To put it simply, Christ in me changed me and continues to. My heart becomes tender when I think of how the Lord saw my prideful, 17-year-old heart, and yet in His faithful nature remained close for my heart’s return to Him. In the moments where my stone-cold, wintered heart abstained from anything related to Him, it was the extension of His unexplainable blessings over my life that summered my soul, one piece at a time. In the moments where my rebellious heart basked in the things that grieved God’s heart, it was to Him my heart searched for help when I didn’t want to confront the inevitable, uncomfortable consequences of my actions. And when my heavy tears cascaded down my cheeks, in a dark room of despair, it was the hearing that He keeps track of my sorrows that brought me comfort, even if it didn’t last for the entire day. “You keep track of all my sorrows. You have collected all my tears in your bottle. You have recorded each one in your book” Psalm 56:8.

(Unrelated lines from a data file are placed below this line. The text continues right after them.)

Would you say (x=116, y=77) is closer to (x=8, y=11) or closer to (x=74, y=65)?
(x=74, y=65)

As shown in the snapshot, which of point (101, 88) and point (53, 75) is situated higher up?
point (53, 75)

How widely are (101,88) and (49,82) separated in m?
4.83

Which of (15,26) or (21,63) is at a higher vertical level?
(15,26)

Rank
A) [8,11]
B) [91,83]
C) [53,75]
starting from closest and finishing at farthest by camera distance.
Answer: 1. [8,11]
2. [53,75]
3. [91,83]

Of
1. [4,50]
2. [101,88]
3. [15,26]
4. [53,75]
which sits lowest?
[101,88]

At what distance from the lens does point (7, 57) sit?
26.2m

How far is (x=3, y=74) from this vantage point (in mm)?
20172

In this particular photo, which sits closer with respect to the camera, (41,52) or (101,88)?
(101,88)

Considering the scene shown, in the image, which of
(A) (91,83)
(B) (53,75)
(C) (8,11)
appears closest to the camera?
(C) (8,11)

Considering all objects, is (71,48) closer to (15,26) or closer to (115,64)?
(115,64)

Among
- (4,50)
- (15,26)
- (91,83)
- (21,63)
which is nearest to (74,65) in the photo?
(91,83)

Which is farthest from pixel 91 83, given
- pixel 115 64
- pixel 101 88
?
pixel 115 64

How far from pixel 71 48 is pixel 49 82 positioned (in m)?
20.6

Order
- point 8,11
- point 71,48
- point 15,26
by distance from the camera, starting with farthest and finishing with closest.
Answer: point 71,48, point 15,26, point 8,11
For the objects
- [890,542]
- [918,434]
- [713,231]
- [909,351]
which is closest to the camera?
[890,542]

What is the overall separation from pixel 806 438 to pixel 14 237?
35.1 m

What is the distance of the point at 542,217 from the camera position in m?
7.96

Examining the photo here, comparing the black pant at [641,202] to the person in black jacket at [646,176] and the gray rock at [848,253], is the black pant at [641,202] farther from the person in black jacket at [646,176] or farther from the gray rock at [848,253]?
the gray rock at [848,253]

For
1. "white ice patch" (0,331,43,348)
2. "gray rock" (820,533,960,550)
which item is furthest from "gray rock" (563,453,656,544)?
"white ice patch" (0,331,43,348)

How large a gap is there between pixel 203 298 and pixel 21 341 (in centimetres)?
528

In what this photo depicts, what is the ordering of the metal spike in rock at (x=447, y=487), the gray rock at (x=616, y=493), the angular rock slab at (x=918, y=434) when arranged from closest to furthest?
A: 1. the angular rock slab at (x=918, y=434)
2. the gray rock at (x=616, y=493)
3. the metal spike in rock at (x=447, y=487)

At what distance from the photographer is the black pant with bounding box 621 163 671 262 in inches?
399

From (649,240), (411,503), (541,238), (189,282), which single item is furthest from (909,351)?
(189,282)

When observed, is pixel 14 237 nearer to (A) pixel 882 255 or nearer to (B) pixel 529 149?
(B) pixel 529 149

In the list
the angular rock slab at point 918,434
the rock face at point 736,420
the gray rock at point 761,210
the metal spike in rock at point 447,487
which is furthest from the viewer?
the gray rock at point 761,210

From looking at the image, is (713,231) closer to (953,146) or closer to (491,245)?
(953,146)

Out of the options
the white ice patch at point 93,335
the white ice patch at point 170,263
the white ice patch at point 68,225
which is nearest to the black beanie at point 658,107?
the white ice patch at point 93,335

He saw me, He heard me, and He lifted me out of the slimy pit I made and carried my heavy, orphaned body to shelter. It has been His presence that has stood as my fortress and the place my soul delights taking residence. It’s been His love and His rescue of myself where the posture and dreams of my heart changed. “Therefore, if anyone is in Christ, he is a new creation. The old has passed away; behold, the new has come” –Corinthians 5:17.

Since that high school memory, a lot has changed besides my dreams. I changed, thankfully. My gratifying desires have been exchanged for a life devoted to magnifying the heart and life of Christ. My heart’s content is no longer amassed with rebellion and pride but instead with humility and selflessness. How can the Holy Spirit enter in me and yet, continue to live like the world? I live for the eternal gratification of pleasing the Lord, and it is His applause and standing ovation that remains fixed as my eternal reward. Evidently, the Lord did so much work in my life, and while it took years, He was patient and faithful, and I am thankful and joyful because of it. And, since you’re reading this, be assured that the Lord knows your life’s end from the beginning. “Declaring the end from the beginning, and from the ancient times the things that are not yet done…” –Isaiah 46:10. The maker of heaven and earth, your creator, designed you with intention and purpose, according to His will. Surrendering your plans and dying off yourself may feel wild, but the satisfaction of that act is beyond anything the world has ever tried to offer. I pray that you open your heart up to God so that He may do “For the message of the cross is foolishness to those who are perishing, but to us who are being saved it is the power of God” – 1 Corinthians 1:18

 “Even if we as clay are broken by the very hand of the Potter, know that you’re in good hands and you are His” –Jeremiah 18.

I found treasure in His heart more than my dreams. I chose the narrow way, and it has made all the difference. I pray for you to seek His heart above all things and allow it to wonderfully change the course of your life as it did with mine. And, if you have not invited Jesus into your heart as Lord and Savior, I encourage you to do that today. Repent of your sins and ask God into your heart, and trust that He will make all things new in your life.